To add to the fun, the mighty Gene Taylor guests on piano on six songs, Kathleen Vandenhoudt adds vocals to the duet “The Way It’s Going To Be” and the nonpareil James Harman adds harmonica to three songs (including his own instrumental, “Icepick’s Shakedown Th’owdown”) as well as producing the album.

The songs range from funky “Rollin’ On” to the dirge-like “No More Fightin’”, the finger-picked country blues of “Let’s Get A Life” and the “Rollin’ And Tumblin’”-esque “I Wanna See You Baby” and the shuffle of “Drop You Like A Bad Habit” (a more low-down version of the opening rock’n’roll track). Ielegems is a sharp songwriter, using traditional structures and melodies in his music while addressing thoroughly modern themes in his lyrics. “I Will Unfriend You” finds the song’s protagonist threatening ostracism on social media, while “Let’s Get A Life” contains the catchy chorus: “Let’s go some place where we can get high. Maybe a bar with no WiFi. No Instagram or Twitter. No dirty Snapchat litter.  Come on, let’s get a life.”

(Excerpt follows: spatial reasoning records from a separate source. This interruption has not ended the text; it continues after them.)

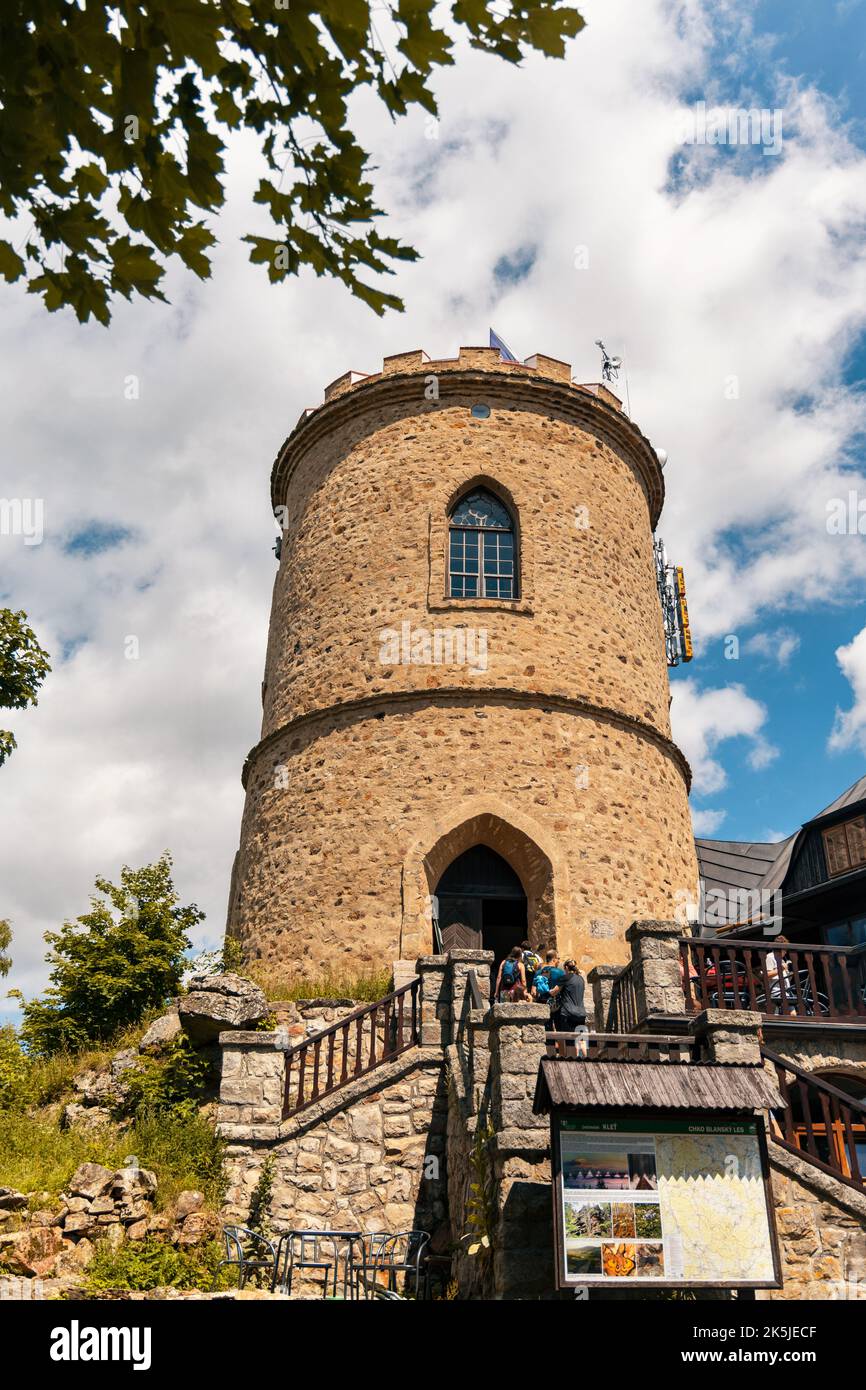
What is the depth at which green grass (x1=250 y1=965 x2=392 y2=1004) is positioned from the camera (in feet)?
44.4

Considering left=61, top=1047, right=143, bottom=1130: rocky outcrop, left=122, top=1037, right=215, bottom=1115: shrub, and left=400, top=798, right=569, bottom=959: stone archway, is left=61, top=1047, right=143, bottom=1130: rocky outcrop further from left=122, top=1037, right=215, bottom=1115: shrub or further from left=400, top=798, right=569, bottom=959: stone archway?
left=400, top=798, right=569, bottom=959: stone archway

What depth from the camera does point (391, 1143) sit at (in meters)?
10.6

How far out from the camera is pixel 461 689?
15.3 metres

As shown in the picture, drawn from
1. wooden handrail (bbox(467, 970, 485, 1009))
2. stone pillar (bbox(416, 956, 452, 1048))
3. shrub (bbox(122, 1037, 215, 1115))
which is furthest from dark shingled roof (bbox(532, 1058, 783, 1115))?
shrub (bbox(122, 1037, 215, 1115))

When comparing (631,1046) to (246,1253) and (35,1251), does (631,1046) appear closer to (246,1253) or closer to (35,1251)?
(246,1253)

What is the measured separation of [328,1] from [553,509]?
13649 mm

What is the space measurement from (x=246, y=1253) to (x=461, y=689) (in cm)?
796

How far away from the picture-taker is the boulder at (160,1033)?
12.3m

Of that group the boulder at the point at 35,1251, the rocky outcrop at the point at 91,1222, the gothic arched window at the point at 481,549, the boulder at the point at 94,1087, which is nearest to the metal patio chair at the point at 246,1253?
the rocky outcrop at the point at 91,1222

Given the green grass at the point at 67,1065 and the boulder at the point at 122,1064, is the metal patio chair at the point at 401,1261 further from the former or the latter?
the green grass at the point at 67,1065

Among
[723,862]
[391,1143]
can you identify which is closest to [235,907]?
[391,1143]

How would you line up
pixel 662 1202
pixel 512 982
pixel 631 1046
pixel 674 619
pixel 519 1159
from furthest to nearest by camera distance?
pixel 674 619 → pixel 512 982 → pixel 631 1046 → pixel 519 1159 → pixel 662 1202

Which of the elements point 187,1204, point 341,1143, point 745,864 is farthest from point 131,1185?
point 745,864

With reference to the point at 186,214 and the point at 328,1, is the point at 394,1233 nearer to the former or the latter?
the point at 186,214
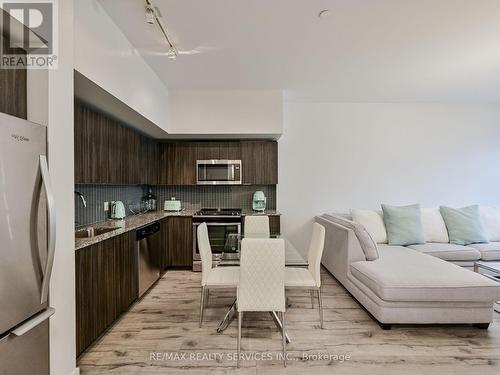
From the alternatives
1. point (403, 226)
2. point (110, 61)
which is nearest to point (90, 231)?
point (110, 61)

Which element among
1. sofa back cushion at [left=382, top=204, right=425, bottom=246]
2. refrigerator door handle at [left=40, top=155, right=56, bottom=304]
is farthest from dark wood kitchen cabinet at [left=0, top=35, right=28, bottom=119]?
sofa back cushion at [left=382, top=204, right=425, bottom=246]

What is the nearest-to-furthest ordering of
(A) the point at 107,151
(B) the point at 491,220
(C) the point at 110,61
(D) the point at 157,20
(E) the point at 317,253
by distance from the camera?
1. (D) the point at 157,20
2. (C) the point at 110,61
3. (E) the point at 317,253
4. (A) the point at 107,151
5. (B) the point at 491,220

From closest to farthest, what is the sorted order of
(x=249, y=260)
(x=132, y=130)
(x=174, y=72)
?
1. (x=249, y=260)
2. (x=174, y=72)
3. (x=132, y=130)

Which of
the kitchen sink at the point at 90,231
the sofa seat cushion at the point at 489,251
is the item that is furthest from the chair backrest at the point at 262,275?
the sofa seat cushion at the point at 489,251

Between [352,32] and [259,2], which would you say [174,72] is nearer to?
[259,2]

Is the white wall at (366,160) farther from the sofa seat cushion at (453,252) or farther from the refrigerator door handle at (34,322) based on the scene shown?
the refrigerator door handle at (34,322)

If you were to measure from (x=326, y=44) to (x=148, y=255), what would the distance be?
9.99 feet

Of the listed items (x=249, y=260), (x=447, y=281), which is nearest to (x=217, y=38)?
(x=249, y=260)

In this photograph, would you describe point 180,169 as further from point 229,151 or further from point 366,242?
point 366,242

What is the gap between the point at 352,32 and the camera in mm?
2457

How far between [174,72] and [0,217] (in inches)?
104

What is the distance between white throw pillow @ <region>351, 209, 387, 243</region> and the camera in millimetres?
3883

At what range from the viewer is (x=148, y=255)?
3189mm

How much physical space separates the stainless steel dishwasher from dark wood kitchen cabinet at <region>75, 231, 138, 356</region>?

The two covers on Shakedown’s Th’owdown are Kerry Wilson’s “Did The Best I Could”, which is played as a grind with some typically spot-on piano from Gene Taylor, and Pee Wee Crayton’s classic instrumental “Blues After Hours”. It’s a superb interpretation with more great piano from Taylor and some outstanding guitar from Ielegems. Primarily however its power comes from the dynamics of the entire band as the track repeatedly builds up the tension then brings it back down.

Harman contributed the harp-driven instrumental boogie of “Icepick’s Shakedown Th’owdown” as well as sitting in the producer’s chair and he deserves much credit for capturing some fabulous performances.

If you like the West Coast sounds of Junior Watson, Lynwood Slim and Rick Holmstrom, you’ll find much to enjoy in Shakedown’s Th’owdown. It’s a little gem of an album.